## WHAT IS NEEDED
Please carry on the article about the POWER maternal health workshop going virtual, picking up right after its last sentence.

With COVID-19, POWER Workshop Goes Virtual to Keep Improving Maternal Health

By Ben Boulden

“We said, ‘The show is going to go on.’ We are part of UAMS Institute for Digital Health & Innovation so we’re proficient with telehealth and telemedicine,” said Tina Pennington, M.N.Sc., a clinical services manager and neonatal outreach coordinator with the institute. “There was one meeting component we had to put aside that wouldn’t translate well online, but we were able to keep our speakers, and even our breakout sessions were able to switch over to interactive video.”

The Perinatal Outcomes Workgroup through Education & Research (POWER) is an initiative of the UAMS Institute for Digital Health & Innovation and the 40 labor and delivery facilities across Arkansas. One focus of POWER is promoting the use of safety bundles to improve health outcomes for mothers giving birth. Safety bundles are a set of evidence-based guidelines to be adapted to local circumstances to better manage a medical condition and improve health outcomes.

In years past, the workgroup’s annual gathering at Petit Jean Mountain has attracted between 90-100 attendees. With the tools and the expertise available to them at the institute, Pennington and the other organizers were confident they could accommodate at least many online attendees through live, real-time video connections. They did and 93 people participated.

They polled the audience in advance and found them receptive to doing two half-day sessions instead of the usual two full days in person. With the overall topic of obstetric emergencies, they pulled together a full agenda to cover a wide range of OB emergencies. Attendees met online to hear and watch presentations.

Keynote speakers were Julie Whittington, M.D., and Kevin Sexton, M.D. Sexton is an assistant professor in the UAMS College of Medicine Department of Surgery and UAMS associate chief clinical informatics officer for Innovation, Research, & Entrepreneurship. Whittington is a maternal-fetal medicine fellow in the UAMS College of Medicine Department of Obstetrics and Gynecology.

Whittington presented the results of a study of eclampsia and how it is treated in eight different hospitals in eastern Arkansas. Ecalmpsia is a condition of high blood pressure in pregnant women that can result in seizures, coma and even death. Female participants in the study presented themselves as patients in four delivering and four non-delivering hospitals. The woman in each hospital would say she had a baby four days before and was experiencing a very bad headache, a symptom of eclampsia.

Pennington said, “We were testing to see if the nurses and physicians recognized it as eclampsia. It’s a misconception the danger is over when the mother has finished delivering her baby.”

After the surprise test, nurses and physicians in the hospitals were educated as to how to recognize the symptoms of eclampsia and how to treat it. Later, they were paid a second surprise visit from a new “patient” to see how they would respond. Pennington said the results were mixed.

## RECORDED INFORMATION

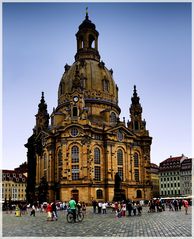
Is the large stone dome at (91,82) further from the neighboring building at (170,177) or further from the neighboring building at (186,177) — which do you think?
the neighboring building at (170,177)

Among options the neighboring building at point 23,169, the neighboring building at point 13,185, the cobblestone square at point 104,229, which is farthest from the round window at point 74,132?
the neighboring building at point 23,169

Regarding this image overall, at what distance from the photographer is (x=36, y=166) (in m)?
91.9

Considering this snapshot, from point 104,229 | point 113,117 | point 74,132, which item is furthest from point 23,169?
point 104,229

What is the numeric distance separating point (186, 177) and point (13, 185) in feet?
205

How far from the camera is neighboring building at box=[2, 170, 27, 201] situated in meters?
130

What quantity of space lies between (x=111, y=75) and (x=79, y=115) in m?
23.4

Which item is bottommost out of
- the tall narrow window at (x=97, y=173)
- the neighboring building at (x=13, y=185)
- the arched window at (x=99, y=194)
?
the neighboring building at (x=13, y=185)

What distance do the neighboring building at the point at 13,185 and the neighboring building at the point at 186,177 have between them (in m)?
58.3

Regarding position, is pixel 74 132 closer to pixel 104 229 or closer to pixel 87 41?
pixel 87 41

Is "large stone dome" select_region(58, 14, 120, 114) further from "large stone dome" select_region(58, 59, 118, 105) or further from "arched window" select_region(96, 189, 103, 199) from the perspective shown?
"arched window" select_region(96, 189, 103, 199)

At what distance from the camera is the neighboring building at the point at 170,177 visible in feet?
431

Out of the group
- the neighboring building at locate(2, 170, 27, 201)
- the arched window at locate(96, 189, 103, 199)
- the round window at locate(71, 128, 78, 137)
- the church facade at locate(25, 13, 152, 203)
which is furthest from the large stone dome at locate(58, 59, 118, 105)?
the neighboring building at locate(2, 170, 27, 201)

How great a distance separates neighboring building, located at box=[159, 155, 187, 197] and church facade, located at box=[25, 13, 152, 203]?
44476mm

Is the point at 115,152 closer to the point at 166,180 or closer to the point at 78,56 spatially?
the point at 78,56
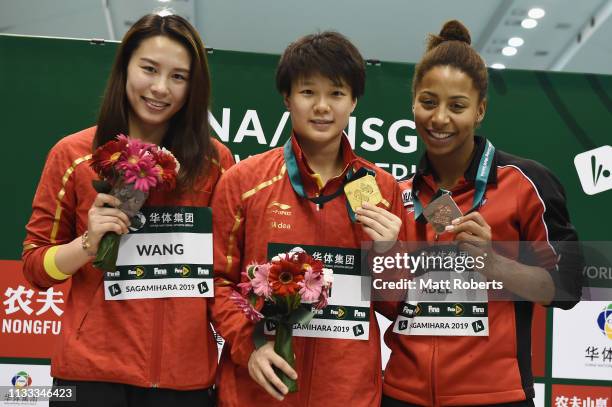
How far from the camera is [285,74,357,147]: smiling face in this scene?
7.29ft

## THE ANSWER
“Some places got it and some didn’t,” she said, “We need to figure out a better way to get this education out in the rural areas. There were real emergencies while we were there that made the test difficult. Many of the hospitals are understaffed.”

Sexton, a trauma surgeon specialist, spoke of common formulas and tools used in the Emergency Department that could be employed to combat OB-related hemorrhage.

Curtis Lowery, M.D., director of the UAMS Institute for Digital Health & Innovation, spoke to the virtual attendees about the future of digital health and how COVID-19 has greatly accelerated the speed at which physicians and hospitals are adopting it as part of their regular practice and health care delivery.

In addition to Lowery, Sexton, Whittington and Pennington, other speakers were: William Greenfield, M.D., associate professor in the UAMS Department of Obstetrics and Gynecology; Dawn Brown, B.S.N., R.N., POWER clinical director; Kelly Urban, Ph.D., R.N.,  UAMS Trauma Program specialty nurse; Faiza Khan M.D., associate professor in the UAMS College of Medicine Department of Anesthesiology; and Stanley Ellis, Ed.D., assistant professor and director of education in the UAMS Institute for Digital Health & Innovation.

Pennington said the POWER workgroup for several years has conducted a smaller, mid-year live meeting online. Despite that, the success of the April virtual meeting and the positive feedback organizers have received from attendees, they hope to be able to resume doing it in-person next year.

“There was definitely a need to get this information out to people. Once we saw what the content would be we were determined to get it out there. We still want to do a live conference again,” Pennington said. “It always was like a retreat. There were meet-and-greets and a chance to network professionally. There’s great value in that, too.